▶ What to do: Your output should be the lines below from the one holding "Touch Handy Sony ericsson xperia" through the one holding "Mind Map Template", transcribed exactly, with no pictures.

▶ Extracted records:
══════════

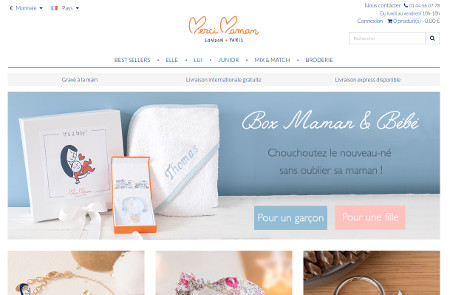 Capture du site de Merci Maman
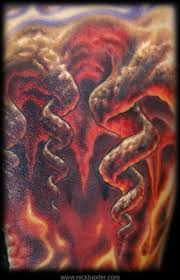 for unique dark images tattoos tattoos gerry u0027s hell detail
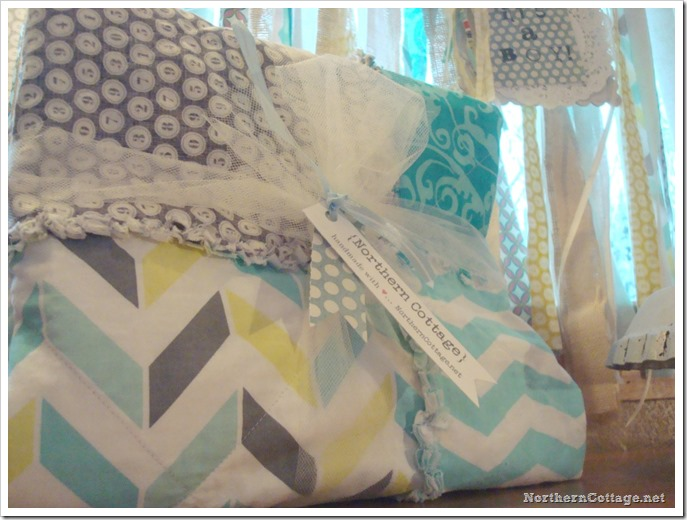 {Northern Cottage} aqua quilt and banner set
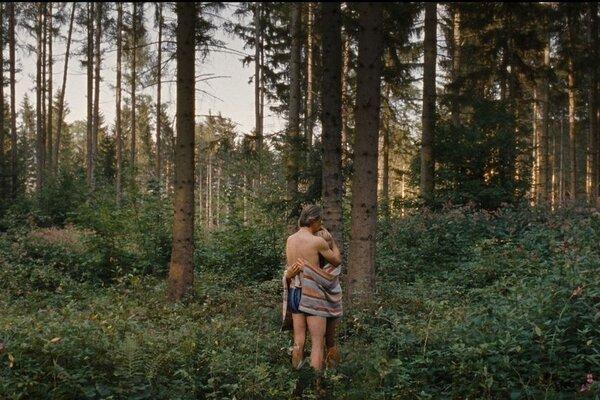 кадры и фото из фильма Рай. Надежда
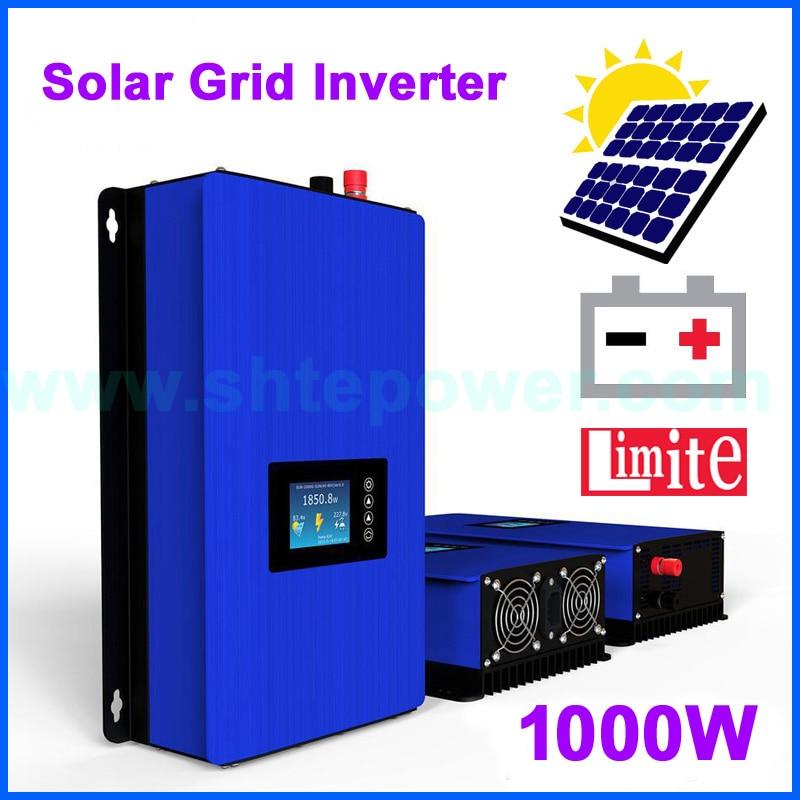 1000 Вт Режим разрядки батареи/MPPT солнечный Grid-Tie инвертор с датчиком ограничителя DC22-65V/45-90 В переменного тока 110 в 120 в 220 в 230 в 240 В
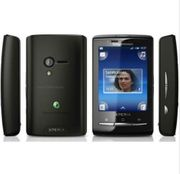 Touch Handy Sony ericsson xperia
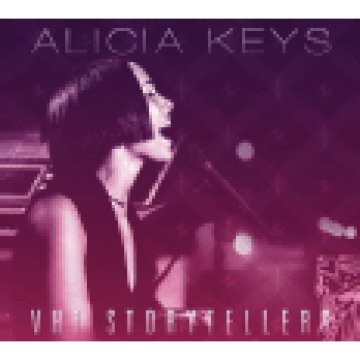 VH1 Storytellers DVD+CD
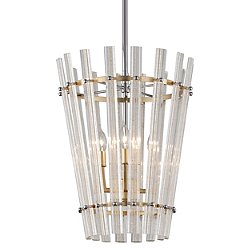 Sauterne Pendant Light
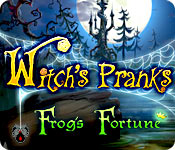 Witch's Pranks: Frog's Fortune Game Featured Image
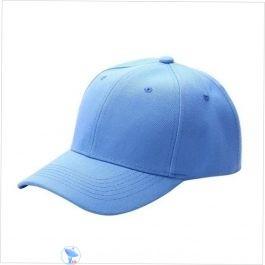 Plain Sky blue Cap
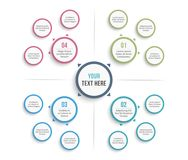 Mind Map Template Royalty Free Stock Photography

══════════

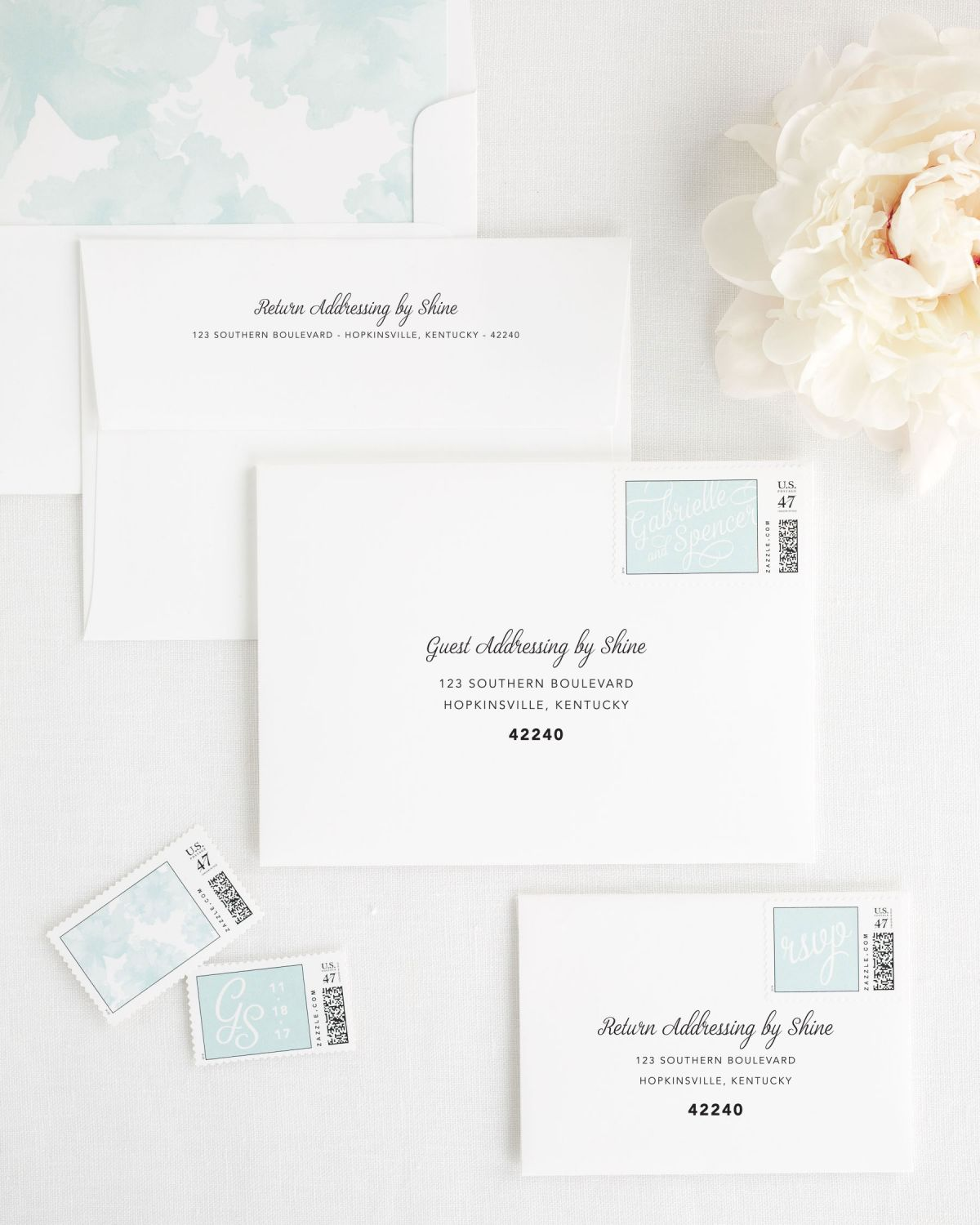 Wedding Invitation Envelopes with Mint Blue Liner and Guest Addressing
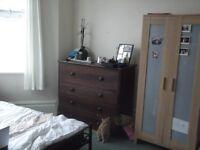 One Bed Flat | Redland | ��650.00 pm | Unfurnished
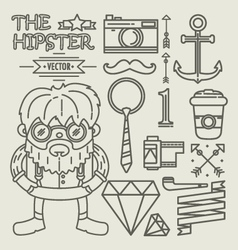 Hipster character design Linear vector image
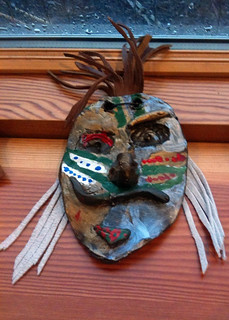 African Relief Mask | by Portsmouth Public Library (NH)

══════════

▶ Task response:
 Touch Handy Sony ericsson xperia
 VH1 Storytellers DVD+CD
 Sauterne Pendant Light
 Witch's Pranks: Frog's Fortune Game Featured Image
 Plain Sky blue Cap
 Mind Map Template Royalty Free Stock Photography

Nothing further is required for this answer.